#### STATED EXERCISE
Give the lines again exactly, from the one holding "How far does" to the last line of the listing below, both ends included and nothing added.

((

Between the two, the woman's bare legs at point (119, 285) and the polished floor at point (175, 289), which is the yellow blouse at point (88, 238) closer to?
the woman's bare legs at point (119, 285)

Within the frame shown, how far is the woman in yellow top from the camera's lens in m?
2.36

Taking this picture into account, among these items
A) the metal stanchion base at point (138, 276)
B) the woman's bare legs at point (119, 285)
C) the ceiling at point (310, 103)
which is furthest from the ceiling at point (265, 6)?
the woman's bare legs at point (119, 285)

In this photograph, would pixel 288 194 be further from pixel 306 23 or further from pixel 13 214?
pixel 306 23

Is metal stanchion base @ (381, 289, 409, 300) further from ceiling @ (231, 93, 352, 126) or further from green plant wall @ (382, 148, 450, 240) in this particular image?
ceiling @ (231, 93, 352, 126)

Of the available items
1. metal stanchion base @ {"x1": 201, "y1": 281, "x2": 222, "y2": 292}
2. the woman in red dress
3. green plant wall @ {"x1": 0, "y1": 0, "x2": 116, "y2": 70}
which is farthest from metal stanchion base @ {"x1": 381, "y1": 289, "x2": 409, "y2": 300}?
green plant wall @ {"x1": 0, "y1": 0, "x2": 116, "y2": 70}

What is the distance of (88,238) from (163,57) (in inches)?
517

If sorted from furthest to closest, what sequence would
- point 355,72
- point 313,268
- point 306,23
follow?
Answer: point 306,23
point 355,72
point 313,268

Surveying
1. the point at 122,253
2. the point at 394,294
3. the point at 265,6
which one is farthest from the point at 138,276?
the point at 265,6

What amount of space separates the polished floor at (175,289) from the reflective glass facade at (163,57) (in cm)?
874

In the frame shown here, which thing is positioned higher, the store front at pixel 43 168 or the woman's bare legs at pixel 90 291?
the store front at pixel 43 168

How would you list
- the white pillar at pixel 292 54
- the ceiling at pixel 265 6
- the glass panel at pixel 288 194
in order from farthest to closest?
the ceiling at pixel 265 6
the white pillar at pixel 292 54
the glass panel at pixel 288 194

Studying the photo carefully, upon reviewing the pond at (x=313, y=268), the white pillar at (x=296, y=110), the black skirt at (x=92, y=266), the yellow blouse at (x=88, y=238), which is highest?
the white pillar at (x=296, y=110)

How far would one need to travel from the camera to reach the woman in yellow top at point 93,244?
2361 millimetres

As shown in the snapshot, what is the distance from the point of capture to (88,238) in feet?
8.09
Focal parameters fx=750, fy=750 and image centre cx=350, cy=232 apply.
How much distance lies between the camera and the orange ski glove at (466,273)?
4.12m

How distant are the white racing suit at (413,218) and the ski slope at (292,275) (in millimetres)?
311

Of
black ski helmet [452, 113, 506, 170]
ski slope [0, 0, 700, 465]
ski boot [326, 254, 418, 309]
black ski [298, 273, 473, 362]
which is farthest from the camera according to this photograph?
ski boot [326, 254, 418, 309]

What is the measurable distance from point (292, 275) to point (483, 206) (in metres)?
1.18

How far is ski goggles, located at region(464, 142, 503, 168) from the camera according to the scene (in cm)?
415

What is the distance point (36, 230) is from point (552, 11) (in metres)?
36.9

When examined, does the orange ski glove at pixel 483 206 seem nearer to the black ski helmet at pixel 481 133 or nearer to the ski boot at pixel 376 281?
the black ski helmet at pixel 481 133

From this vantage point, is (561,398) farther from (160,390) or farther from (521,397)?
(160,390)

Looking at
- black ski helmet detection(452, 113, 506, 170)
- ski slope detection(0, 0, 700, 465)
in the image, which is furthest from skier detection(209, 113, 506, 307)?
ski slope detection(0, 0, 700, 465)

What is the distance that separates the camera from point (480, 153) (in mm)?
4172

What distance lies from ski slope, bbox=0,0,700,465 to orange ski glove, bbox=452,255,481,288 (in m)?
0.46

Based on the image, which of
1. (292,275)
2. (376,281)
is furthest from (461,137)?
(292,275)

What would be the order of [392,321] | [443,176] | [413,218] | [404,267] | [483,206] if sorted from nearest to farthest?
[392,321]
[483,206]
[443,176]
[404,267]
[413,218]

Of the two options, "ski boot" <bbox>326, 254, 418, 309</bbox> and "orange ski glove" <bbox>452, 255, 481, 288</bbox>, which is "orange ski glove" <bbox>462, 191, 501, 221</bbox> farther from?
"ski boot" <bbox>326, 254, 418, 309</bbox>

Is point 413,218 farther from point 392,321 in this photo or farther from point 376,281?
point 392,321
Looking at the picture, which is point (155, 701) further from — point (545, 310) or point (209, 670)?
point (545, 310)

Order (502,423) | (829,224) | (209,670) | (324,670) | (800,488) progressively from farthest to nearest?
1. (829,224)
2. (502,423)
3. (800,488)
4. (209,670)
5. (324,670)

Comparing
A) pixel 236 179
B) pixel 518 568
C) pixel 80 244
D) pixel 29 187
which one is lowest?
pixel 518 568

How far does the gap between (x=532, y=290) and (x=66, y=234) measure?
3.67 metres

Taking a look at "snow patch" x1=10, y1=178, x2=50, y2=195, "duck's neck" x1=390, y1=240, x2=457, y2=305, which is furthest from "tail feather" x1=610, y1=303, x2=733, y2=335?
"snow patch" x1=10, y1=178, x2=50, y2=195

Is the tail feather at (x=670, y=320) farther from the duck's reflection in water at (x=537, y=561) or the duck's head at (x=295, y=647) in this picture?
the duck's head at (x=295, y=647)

))

#### TASK SOLUTION
How far does the gap between (x=532, y=290) and (x=66, y=234) measure?
3.67 metres

Taking a look at "snow patch" x1=10, y1=178, x2=50, y2=195, "duck's neck" x1=390, y1=240, x2=457, y2=305, which is furthest from "tail feather" x1=610, y1=303, x2=733, y2=335?
"snow patch" x1=10, y1=178, x2=50, y2=195

Is the tail feather at (x=670, y=320) farther from the duck's reflection in water at (x=537, y=561) or the duck's head at (x=295, y=647) in this picture?
the duck's head at (x=295, y=647)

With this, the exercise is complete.